Lisa’s story begins as a takeoff on the Netflix true crime series Making a Murderer. Titled “Making a Misbehaver,” in the episode, it gives Lisa the chance to expose Misbehavior Solutions, a Torture 500 company which has privatized detentions, effectively outsourcing the breakfast club. Kids are given detention for even the most minor offenses and forced to labor in a workplace so horrible it hasn’t been seen in Springfield since the days of Camp Krusty. Yes, even worse than the conditions the outsourced animation team of The Simpsons even has to endure. This is a first offense for Lisa, who is given a week in scholastic stir. But she doesn’t do her time sitting down. She dips into Sally Field’s performance in Norma Rae to stir back. What’s not to like?
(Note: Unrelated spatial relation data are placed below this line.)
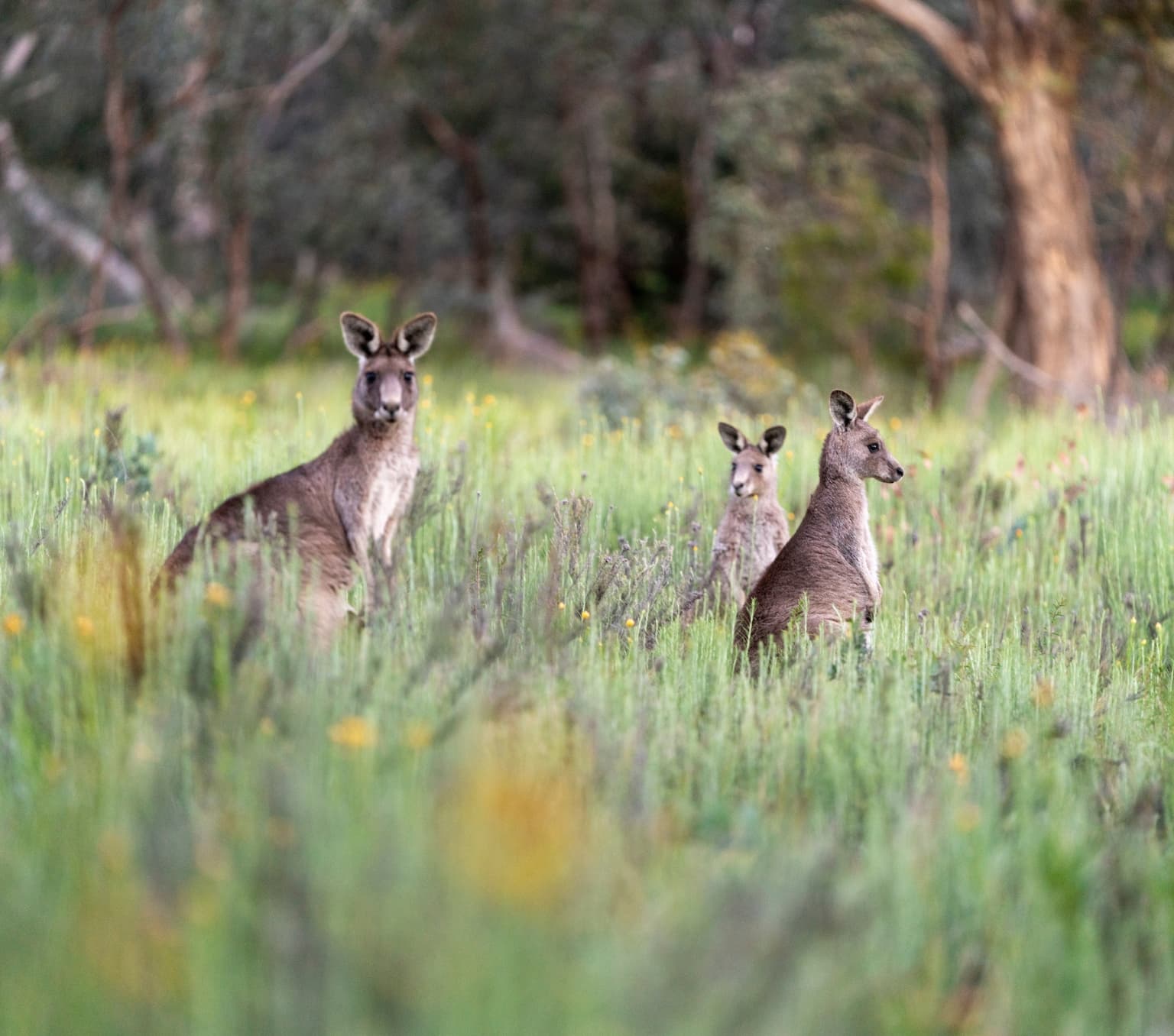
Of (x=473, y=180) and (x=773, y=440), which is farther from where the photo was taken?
(x=473, y=180)

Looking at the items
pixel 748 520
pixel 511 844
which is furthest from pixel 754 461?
pixel 511 844

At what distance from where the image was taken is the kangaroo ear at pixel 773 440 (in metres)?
7.03

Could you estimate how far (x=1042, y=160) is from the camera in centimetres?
1505

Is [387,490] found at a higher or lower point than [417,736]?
higher

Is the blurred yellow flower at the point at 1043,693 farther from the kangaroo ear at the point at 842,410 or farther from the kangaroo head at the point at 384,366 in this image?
the kangaroo head at the point at 384,366

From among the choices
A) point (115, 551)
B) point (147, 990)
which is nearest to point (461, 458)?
point (115, 551)

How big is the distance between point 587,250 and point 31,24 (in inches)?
422

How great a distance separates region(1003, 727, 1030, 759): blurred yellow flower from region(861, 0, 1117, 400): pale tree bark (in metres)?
11.1

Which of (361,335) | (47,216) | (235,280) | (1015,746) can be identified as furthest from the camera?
(47,216)

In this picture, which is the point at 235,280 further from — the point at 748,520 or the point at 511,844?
the point at 511,844

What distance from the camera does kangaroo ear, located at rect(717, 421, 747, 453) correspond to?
7.15m

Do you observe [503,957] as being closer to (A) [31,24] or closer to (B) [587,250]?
(A) [31,24]

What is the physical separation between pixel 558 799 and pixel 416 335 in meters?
3.67

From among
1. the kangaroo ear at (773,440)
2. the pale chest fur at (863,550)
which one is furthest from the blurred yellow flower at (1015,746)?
the kangaroo ear at (773,440)
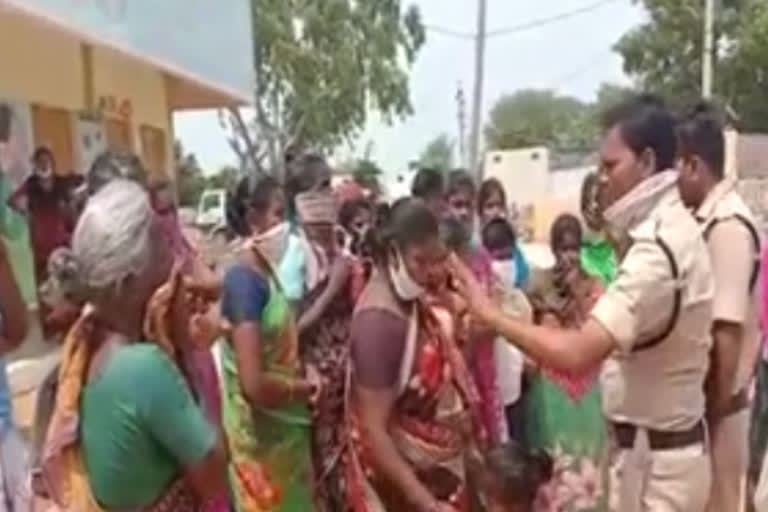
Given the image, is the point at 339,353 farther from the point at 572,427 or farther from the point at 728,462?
the point at 572,427

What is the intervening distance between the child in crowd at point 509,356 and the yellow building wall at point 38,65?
2698 millimetres

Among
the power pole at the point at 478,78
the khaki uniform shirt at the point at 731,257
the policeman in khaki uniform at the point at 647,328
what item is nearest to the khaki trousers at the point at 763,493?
the khaki uniform shirt at the point at 731,257

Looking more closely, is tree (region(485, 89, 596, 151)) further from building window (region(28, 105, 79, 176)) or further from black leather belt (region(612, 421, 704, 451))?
black leather belt (region(612, 421, 704, 451))

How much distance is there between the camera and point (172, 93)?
15.6m

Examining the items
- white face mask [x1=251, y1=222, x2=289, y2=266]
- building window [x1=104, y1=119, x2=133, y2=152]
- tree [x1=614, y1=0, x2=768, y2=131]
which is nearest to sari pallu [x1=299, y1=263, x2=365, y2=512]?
white face mask [x1=251, y1=222, x2=289, y2=266]

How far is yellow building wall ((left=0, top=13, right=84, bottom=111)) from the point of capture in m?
9.84

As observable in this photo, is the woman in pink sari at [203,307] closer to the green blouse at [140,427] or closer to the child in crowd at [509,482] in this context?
the green blouse at [140,427]

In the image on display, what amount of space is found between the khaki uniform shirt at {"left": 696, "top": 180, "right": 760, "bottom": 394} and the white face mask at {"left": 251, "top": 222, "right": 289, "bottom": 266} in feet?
4.94

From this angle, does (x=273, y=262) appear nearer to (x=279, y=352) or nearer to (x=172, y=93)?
(x=279, y=352)

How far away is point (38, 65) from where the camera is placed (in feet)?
34.6

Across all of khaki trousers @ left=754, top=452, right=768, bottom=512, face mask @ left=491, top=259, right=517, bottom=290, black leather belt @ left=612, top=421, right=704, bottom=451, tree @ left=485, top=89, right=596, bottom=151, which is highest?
face mask @ left=491, top=259, right=517, bottom=290

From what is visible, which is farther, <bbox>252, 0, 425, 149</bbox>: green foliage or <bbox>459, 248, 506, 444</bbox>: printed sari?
<bbox>252, 0, 425, 149</bbox>: green foliage

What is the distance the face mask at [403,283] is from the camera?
17.9 ft

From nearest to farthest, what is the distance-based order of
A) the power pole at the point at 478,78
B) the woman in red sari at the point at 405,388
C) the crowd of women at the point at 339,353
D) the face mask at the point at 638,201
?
1. the crowd of women at the point at 339,353
2. the face mask at the point at 638,201
3. the woman in red sari at the point at 405,388
4. the power pole at the point at 478,78
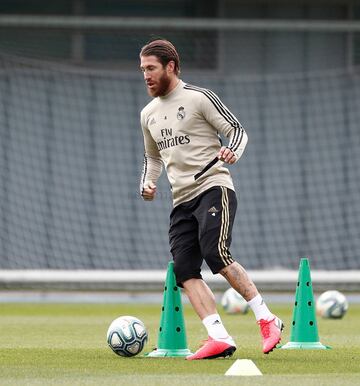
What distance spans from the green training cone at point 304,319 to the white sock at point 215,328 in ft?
2.94

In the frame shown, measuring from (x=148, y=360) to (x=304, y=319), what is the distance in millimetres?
1262

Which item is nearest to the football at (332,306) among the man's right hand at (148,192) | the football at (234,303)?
the football at (234,303)

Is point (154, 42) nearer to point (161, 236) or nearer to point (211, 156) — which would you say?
point (211, 156)

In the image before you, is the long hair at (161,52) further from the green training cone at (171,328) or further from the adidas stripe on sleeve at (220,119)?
the green training cone at (171,328)

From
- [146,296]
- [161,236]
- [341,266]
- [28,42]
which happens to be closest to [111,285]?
[146,296]

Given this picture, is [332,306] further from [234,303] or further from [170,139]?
[170,139]

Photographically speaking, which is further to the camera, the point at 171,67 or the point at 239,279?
the point at 171,67

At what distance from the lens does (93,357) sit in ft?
22.6

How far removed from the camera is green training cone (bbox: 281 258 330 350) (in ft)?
24.5

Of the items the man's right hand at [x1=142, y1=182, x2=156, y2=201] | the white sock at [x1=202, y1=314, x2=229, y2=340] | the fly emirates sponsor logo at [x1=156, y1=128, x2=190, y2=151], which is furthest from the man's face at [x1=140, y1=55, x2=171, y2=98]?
the white sock at [x1=202, y1=314, x2=229, y2=340]

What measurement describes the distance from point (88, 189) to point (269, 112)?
3112 mm

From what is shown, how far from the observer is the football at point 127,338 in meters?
6.83

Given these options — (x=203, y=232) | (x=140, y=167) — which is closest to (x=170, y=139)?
(x=203, y=232)

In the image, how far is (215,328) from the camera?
671 centimetres
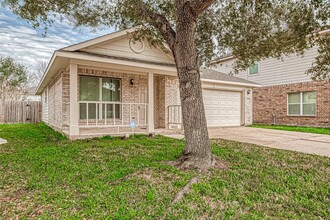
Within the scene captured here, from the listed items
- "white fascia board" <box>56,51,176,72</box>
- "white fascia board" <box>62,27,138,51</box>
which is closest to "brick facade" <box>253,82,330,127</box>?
"white fascia board" <box>56,51,176,72</box>

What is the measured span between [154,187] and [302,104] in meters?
13.0

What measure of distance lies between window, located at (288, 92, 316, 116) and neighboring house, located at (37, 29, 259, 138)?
4285 mm

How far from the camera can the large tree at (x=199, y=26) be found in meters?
4.19

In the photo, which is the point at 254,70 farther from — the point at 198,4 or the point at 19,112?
the point at 19,112

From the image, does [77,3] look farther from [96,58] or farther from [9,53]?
[9,53]

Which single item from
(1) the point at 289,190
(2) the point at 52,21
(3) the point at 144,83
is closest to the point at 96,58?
(2) the point at 52,21

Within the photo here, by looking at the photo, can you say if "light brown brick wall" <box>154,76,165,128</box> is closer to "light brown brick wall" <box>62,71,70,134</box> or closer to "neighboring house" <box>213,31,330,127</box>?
"neighboring house" <box>213,31,330,127</box>

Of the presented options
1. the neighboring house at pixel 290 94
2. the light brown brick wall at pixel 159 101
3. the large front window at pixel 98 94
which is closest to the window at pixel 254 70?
the neighboring house at pixel 290 94

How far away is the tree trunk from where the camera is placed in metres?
4.16

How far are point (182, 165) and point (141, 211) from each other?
1616 millimetres

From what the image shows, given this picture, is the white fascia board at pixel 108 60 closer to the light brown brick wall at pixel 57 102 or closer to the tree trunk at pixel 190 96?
the light brown brick wall at pixel 57 102

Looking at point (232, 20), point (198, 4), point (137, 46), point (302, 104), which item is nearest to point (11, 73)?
point (137, 46)

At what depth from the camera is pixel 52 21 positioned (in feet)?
Answer: 19.4

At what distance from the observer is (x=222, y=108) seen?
1255cm
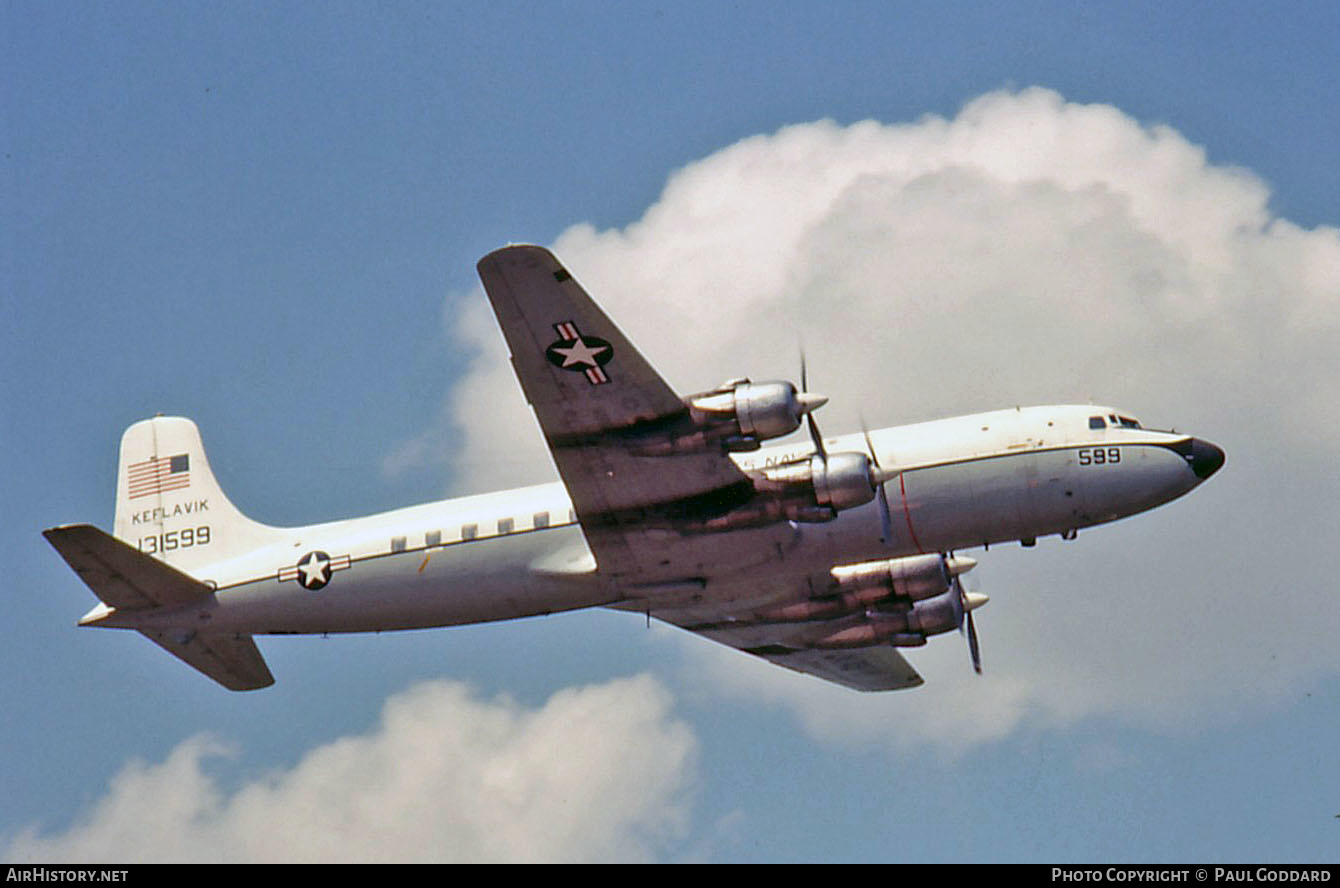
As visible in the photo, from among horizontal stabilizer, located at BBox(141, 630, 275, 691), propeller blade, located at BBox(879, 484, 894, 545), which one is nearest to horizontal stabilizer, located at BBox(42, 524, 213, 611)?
horizontal stabilizer, located at BBox(141, 630, 275, 691)

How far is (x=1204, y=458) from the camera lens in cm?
3928

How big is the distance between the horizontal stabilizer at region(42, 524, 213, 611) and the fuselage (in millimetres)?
440

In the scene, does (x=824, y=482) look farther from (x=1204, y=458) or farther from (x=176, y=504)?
(x=176, y=504)

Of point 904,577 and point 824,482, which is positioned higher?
point 824,482

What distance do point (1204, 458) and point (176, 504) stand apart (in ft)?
85.8

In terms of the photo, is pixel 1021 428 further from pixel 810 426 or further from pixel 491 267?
pixel 491 267

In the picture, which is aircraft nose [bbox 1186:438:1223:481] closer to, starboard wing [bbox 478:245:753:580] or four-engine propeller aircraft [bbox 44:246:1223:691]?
four-engine propeller aircraft [bbox 44:246:1223:691]

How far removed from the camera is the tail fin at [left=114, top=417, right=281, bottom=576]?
1738 inches

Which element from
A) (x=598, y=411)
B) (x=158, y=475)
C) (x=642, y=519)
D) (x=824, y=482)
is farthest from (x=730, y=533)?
(x=158, y=475)

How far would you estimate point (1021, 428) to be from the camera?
3900 centimetres

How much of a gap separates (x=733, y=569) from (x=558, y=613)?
4369mm

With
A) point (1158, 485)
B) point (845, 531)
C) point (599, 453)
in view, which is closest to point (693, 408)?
point (599, 453)

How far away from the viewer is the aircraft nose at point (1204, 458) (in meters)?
39.2

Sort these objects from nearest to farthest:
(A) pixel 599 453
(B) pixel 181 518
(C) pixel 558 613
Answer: (A) pixel 599 453, (C) pixel 558 613, (B) pixel 181 518
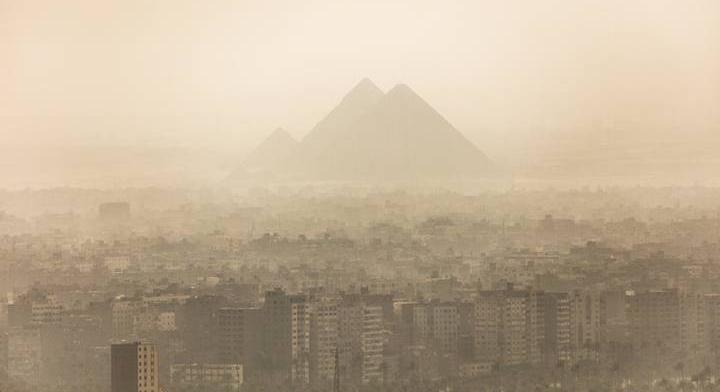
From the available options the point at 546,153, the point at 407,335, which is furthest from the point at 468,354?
the point at 546,153

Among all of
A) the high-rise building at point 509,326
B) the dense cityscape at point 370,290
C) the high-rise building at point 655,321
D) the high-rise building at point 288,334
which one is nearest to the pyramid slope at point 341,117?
the dense cityscape at point 370,290

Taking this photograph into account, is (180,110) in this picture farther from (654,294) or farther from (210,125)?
(654,294)

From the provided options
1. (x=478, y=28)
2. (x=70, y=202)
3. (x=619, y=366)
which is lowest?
(x=619, y=366)

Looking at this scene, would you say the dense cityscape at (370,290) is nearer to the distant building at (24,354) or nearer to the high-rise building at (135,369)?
the distant building at (24,354)

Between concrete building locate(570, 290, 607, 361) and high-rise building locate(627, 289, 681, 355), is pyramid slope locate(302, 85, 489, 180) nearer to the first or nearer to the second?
concrete building locate(570, 290, 607, 361)

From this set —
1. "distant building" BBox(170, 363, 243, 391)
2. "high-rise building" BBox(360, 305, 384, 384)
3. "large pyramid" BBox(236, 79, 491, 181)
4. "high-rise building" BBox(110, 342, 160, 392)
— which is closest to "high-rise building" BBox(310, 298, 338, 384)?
"high-rise building" BBox(360, 305, 384, 384)

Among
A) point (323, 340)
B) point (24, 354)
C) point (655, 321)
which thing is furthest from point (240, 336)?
point (655, 321)
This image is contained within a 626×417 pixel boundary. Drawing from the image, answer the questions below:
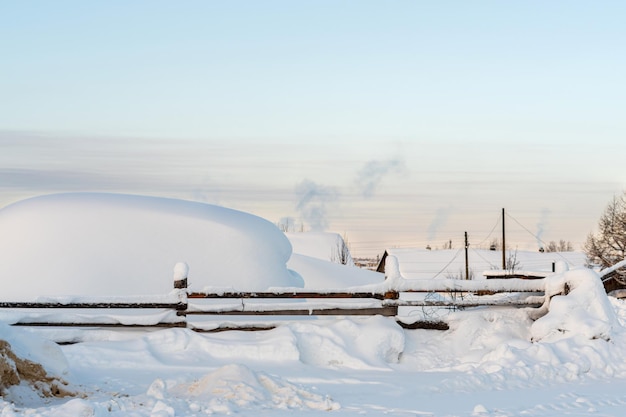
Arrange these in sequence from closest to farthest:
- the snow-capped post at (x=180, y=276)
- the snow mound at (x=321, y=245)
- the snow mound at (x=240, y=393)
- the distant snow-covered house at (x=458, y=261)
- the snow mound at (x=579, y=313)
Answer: the snow mound at (x=240, y=393) → the snow mound at (x=579, y=313) → the snow-capped post at (x=180, y=276) → the snow mound at (x=321, y=245) → the distant snow-covered house at (x=458, y=261)

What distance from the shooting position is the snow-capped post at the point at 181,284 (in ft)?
39.9

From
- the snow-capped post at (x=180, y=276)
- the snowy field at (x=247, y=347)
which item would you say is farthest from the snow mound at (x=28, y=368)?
the snow-capped post at (x=180, y=276)

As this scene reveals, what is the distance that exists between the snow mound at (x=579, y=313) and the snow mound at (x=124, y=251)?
14.8 ft

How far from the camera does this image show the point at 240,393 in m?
8.36

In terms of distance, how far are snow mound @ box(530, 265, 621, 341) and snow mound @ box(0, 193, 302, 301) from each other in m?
4.51

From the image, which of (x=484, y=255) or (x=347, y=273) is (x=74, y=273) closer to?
(x=347, y=273)

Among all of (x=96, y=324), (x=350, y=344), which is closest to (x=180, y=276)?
(x=96, y=324)

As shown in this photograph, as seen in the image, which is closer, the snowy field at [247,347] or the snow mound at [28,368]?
the snowy field at [247,347]

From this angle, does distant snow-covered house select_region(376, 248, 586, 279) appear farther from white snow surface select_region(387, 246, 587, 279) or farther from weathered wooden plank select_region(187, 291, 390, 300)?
weathered wooden plank select_region(187, 291, 390, 300)

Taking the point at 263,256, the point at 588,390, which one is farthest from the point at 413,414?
the point at 263,256

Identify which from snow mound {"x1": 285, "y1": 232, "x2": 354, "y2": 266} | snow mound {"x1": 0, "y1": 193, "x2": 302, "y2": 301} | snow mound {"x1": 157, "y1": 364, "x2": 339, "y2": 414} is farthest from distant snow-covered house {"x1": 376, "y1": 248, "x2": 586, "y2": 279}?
snow mound {"x1": 157, "y1": 364, "x2": 339, "y2": 414}

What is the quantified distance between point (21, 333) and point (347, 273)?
1937 cm

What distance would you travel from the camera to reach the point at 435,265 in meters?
67.9

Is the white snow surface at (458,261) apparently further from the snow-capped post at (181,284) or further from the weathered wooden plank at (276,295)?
the snow-capped post at (181,284)
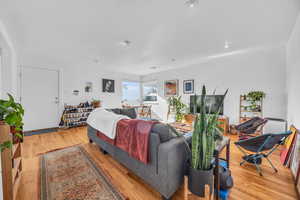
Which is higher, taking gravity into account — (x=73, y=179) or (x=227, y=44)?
(x=227, y=44)

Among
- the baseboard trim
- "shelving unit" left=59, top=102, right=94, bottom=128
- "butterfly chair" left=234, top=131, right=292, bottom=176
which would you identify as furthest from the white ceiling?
the baseboard trim

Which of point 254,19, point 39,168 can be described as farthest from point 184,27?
point 39,168

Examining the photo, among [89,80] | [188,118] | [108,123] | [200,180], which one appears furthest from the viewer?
[89,80]

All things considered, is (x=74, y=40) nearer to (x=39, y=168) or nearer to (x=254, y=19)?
(x=39, y=168)

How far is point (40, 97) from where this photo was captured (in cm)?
384

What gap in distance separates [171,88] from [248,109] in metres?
2.77

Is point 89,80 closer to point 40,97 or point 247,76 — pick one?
point 40,97

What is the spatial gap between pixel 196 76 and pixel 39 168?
4.77 m

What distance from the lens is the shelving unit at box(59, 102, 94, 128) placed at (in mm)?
4070

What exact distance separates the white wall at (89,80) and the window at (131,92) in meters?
0.34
Marge doesn’t have a lot do to this episode, besides making both consolatory and celebratory shish kabobs. She turns Homer’s public sports humiliation from his phone in call to the podcast “Tackling Dummies with Anger Watkins” into his “Walkoff Homer with Homer Simpson” response with a simple stab in spite of her better judgment. But we get to see her in a losing battle with her mind, a trick usually reserved for Homer, whose lost many battles with his.

She also plays a kind of referee to the funniest conversational bit of the evening. After Bart and Homer have their first fight, ostensibly ruining his, show each go off on their own tangential tirades. Bart concludes with his destruction being the best thing about the show and Homer he should have led with it. Homer bemoans the fact that he was going to change the NHL with his idea for morbidly obese goalies. Much of the actual words are lost because they say this simultaneously, but that actually makes it funnier. The episode is littered with great one-liners and asides. Although Homer’s angry realization that Muhammad Ali never fought Cassius Clay is up against his monorail flashback for hysterical confusion.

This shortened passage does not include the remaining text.